Gabriel Orozco, Fleurs Fantômes
Editeur : Grappa Studio
Date de parution : 1 octobre 2016
Nombre de pages : 156
A peine avait-il découvert les anciens appartements des invités du Prince et de la Princesse de Broglie, derniers propriétaires privés du Château de Chaumont-sur-Loire, que le regard de Gabriel Orozco s'est aussitôt porté sur les restes de papiers peints déchirés que nul ne voyait plus, tant ils étaient infimes. Ces impressions fanées, ces vestiges modestes, ces traces si ténues d'un passé disparu ont aussitôt frappé l'esprit de cet immense artiste, invité à « habiter le château » dans le cadre d'une commande spéciale de la Région Centre-Val de Loire. Fasciné par les restes des tapisseries anciennes qui ornaient les murs de ces pièces fermées et abandonnées depuis 1938, Gabriel Orozco s'est longuement imprégné du palimpseste des tapisseries fleuries subsistant sur ces murs anciens, qu'il a longuement photographiés, sensible à ces vibrations d'époques révolues.

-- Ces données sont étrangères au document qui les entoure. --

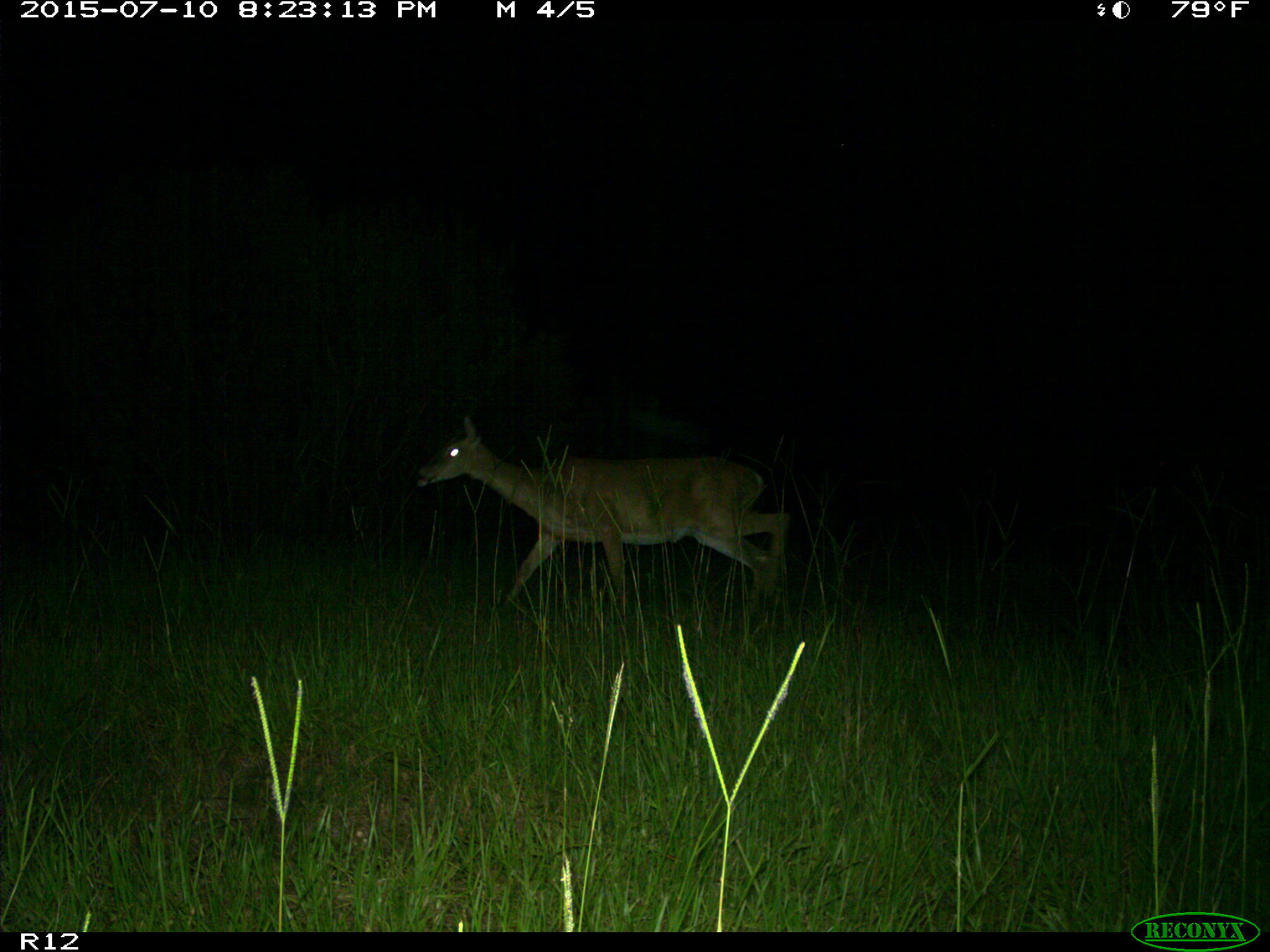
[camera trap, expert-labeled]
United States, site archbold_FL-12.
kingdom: Animalia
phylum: Chordata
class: Mammalia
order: Artiodactyla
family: Cervidae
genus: Odocoileus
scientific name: Odocoileus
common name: deer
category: unidentified deer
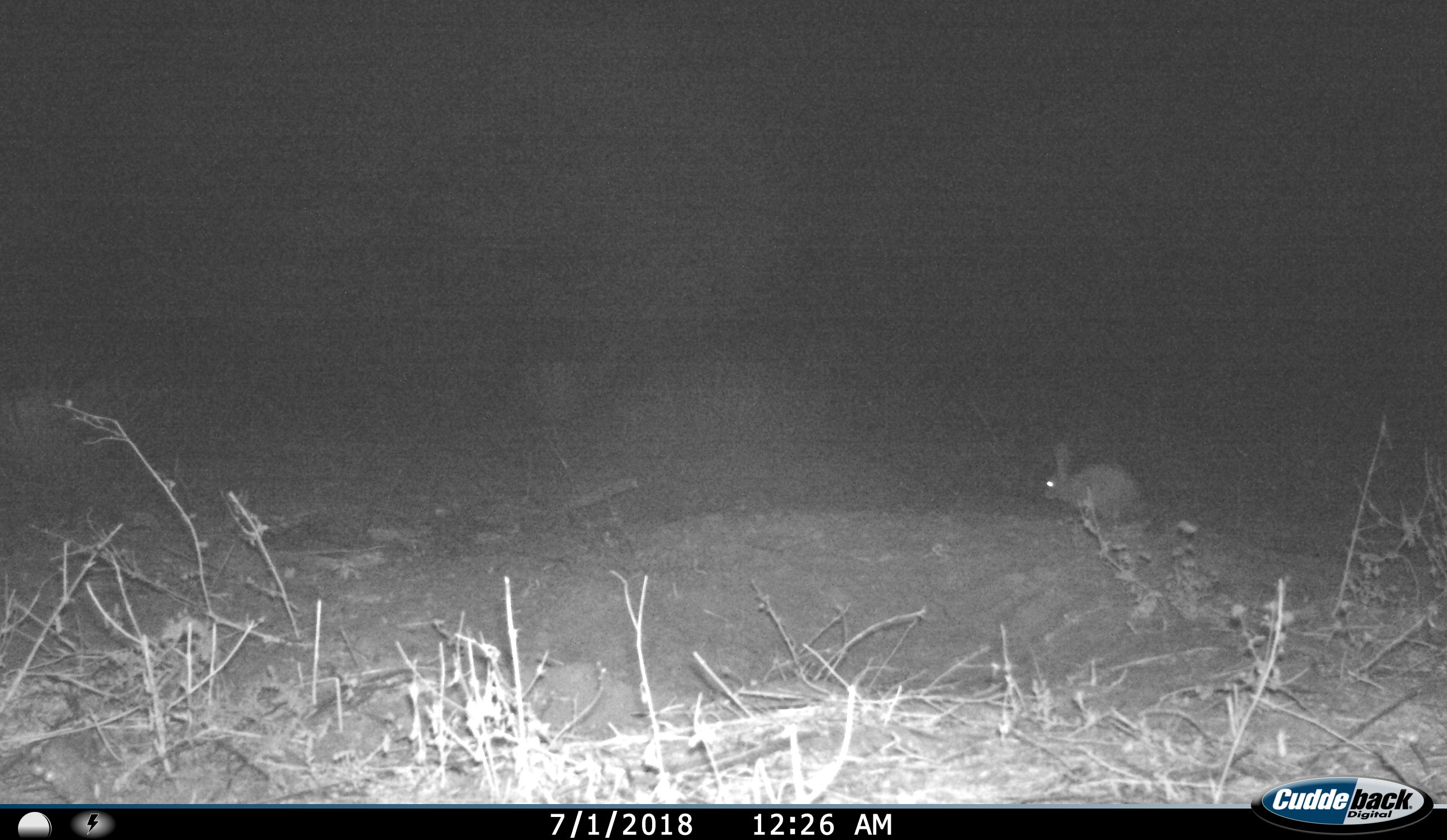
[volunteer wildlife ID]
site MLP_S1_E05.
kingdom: Animalia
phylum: Chordata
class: Mammalia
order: Lagomorpha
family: Leporidae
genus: Lepus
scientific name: Lepus capensis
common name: cape hare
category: harecape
Harecape (cape hare) (Lepus capensis), count 1. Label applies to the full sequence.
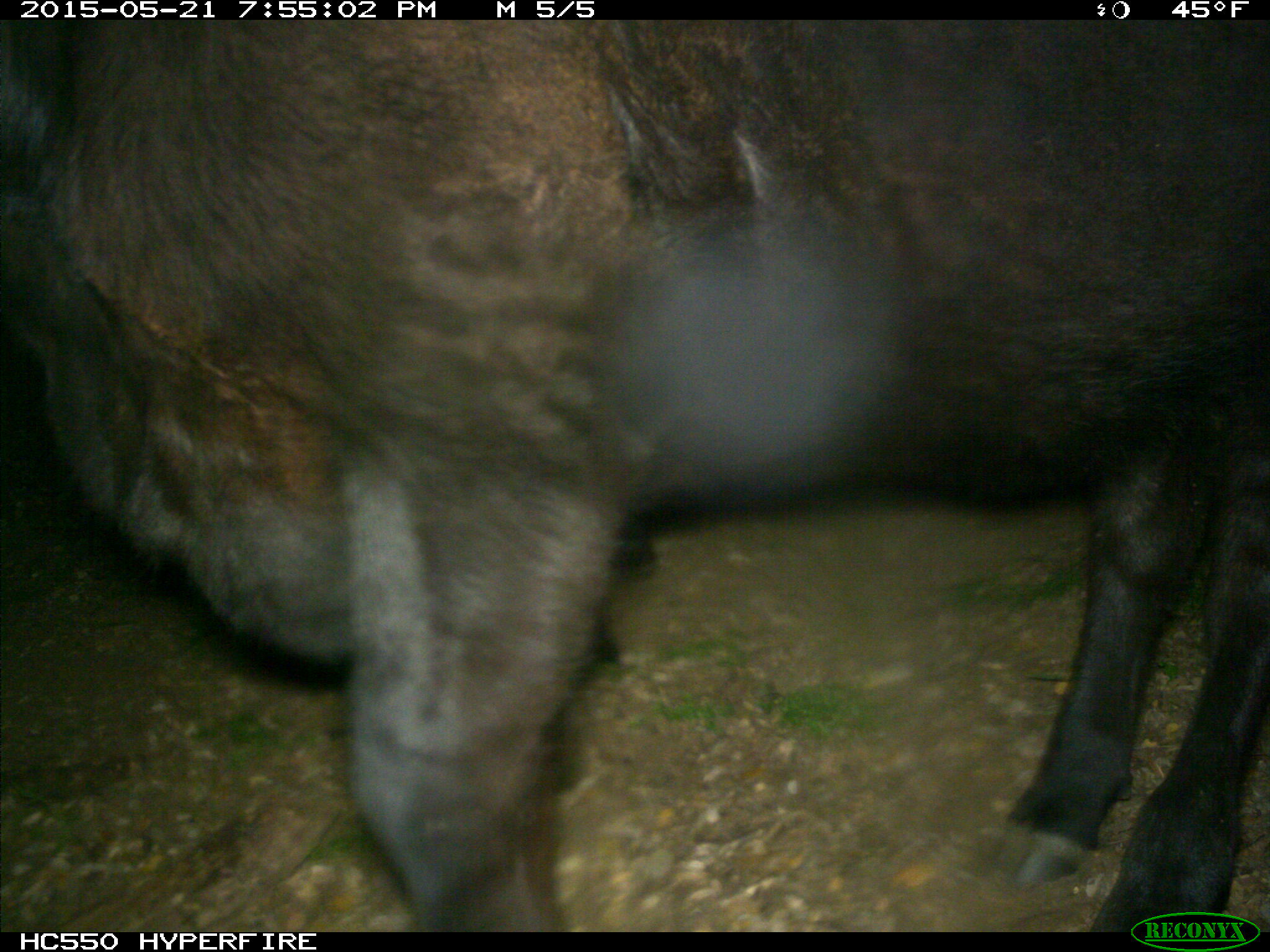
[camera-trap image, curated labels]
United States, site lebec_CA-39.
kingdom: Animalia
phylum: Chordata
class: Mammalia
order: Artiodactyla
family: Bovidae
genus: Bos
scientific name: Bos taurus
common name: domestic cow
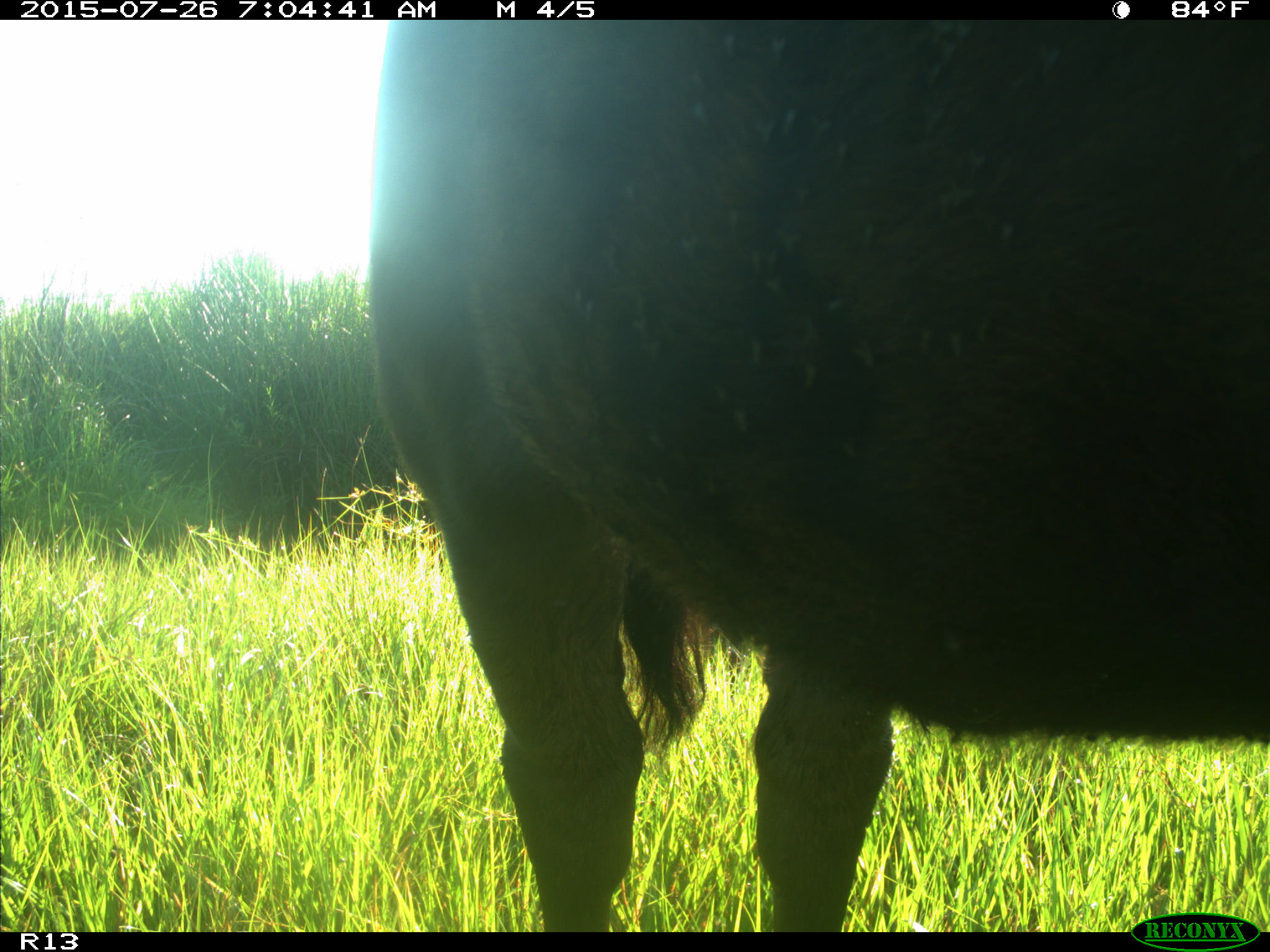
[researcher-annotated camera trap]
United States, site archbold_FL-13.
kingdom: Animalia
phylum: Chordata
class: Mammalia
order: Artiodactyla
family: Bovidae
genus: Bos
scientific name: Bos taurus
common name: domestic cow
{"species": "Bos taurus (domestic cow)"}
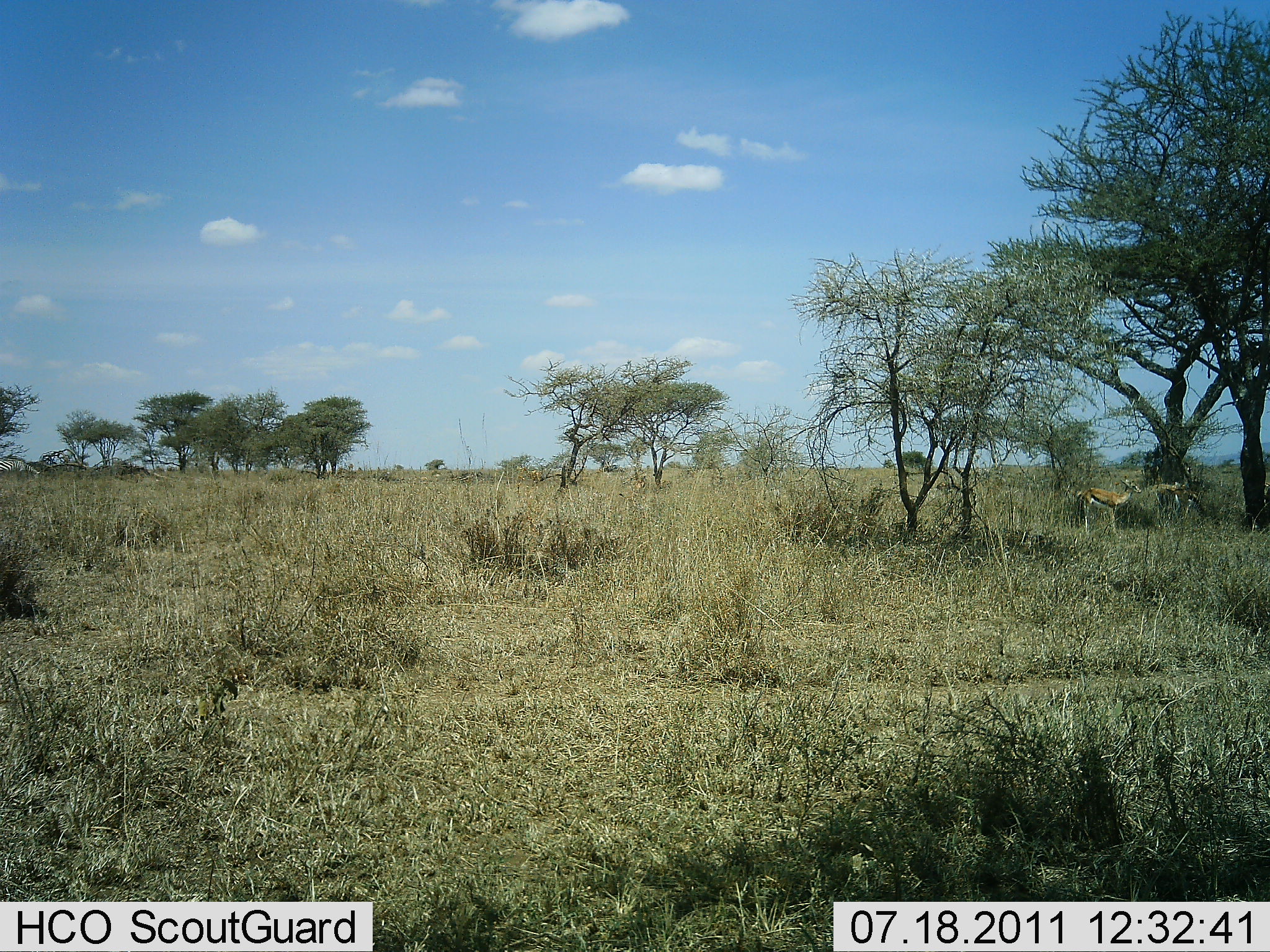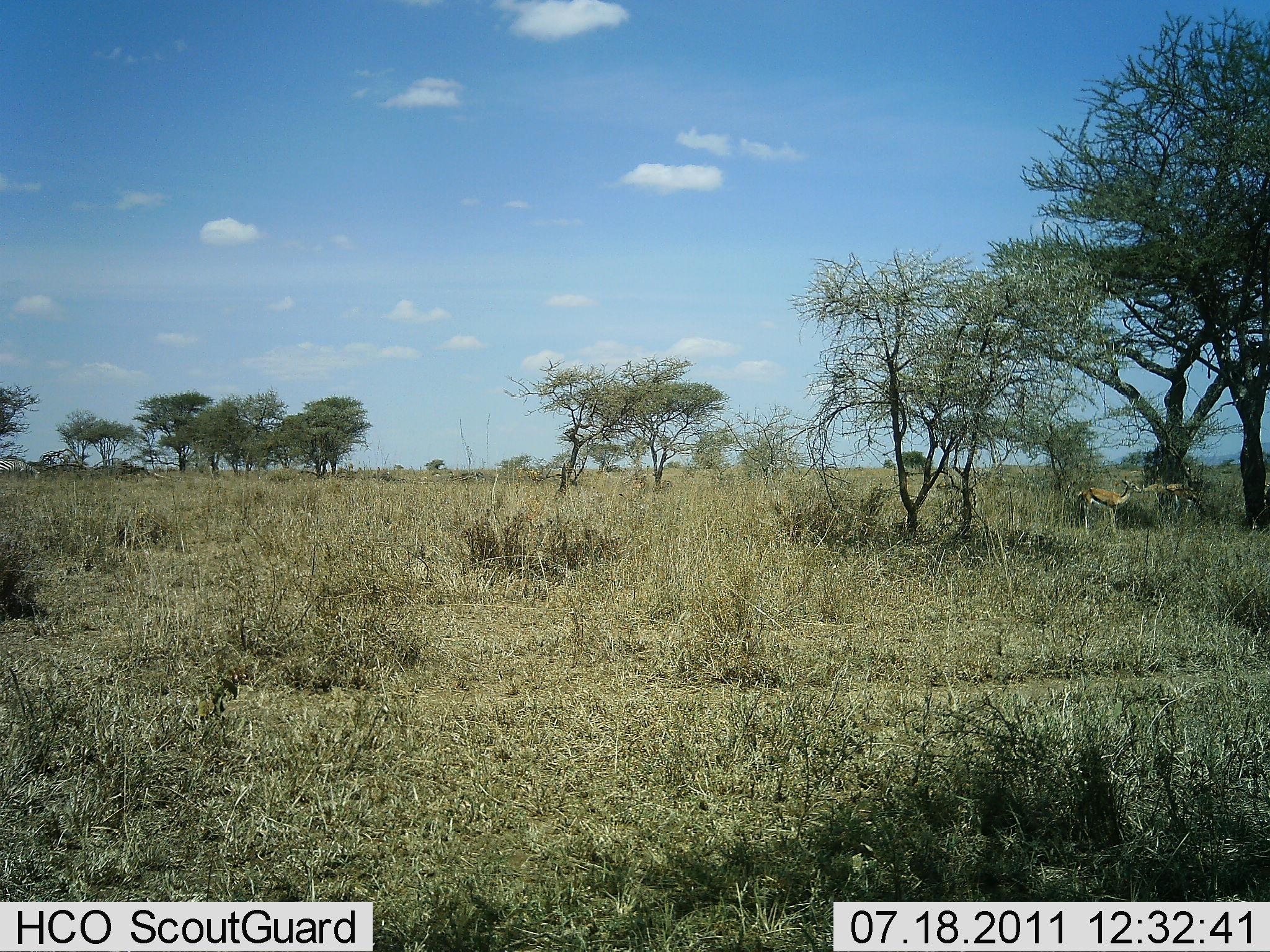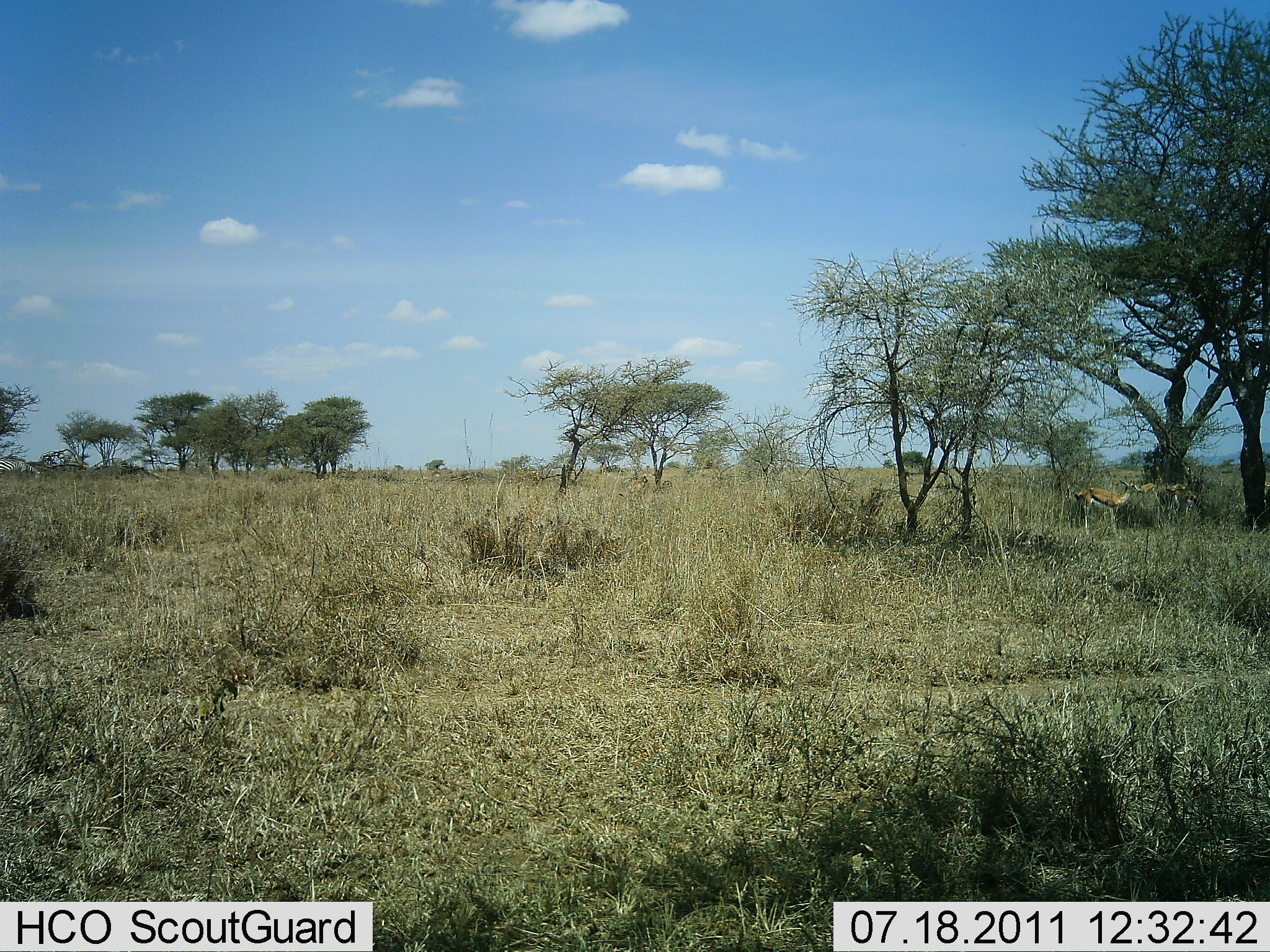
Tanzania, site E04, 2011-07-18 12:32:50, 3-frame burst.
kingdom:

En ces chambres, en effet, aujourd'hui oubliées, vécurent et dormirent, parfois pour quelques heures, au début du siècle dernier, nombre de rois et reines, venus de toute l'Europe, invités en ces lieux pour des fêtes fastueuses et des chasses fameuses. C'est dans une démarche d'interrogation de l'histoire et de la mémoire du château que l'artiste, dont l'œuvre entière est marquée par la quête des traces, des restes, des empreintes des hommes, se situe à Chaumont-sur-Loire. Il a décelé dans ces fragments de tapisseries anciennes usées par les années, les signes de ces vies depuis longtemps enfuies, matrice d'une méditation subtile sur l'espace et le temps. Les œuvres qui jalonnent les « chambres des invités » du château reprennent des détails et des blessures de ces papiers anciens, dont les élégants motifs floraux sont reconstitués grâce à un procédé unique et lent de projection à jet d'huile sur toile. Le tremblé de l'impression est à l'aune du trouble qui saisit le visiteur en ces lieux, face au dialogue lié par ces œuvres et les murs imparfaits qui s'offrent au regard. L'artiste révèle ainsi ces signes et ces couleurs qui jusqu'alors échappaient à la vue, autant qu'il révèle l'émotion en suspens dans ces pièces. C'est à ce dialogue avec le mystère des lieux et cette mémoire diffuse, que nous invite Gabriel Orozco par cette poétique promenade, empruntant les chemins de ronde et les cheminements complexes des ailes ouest et sud, sur deux étages du château.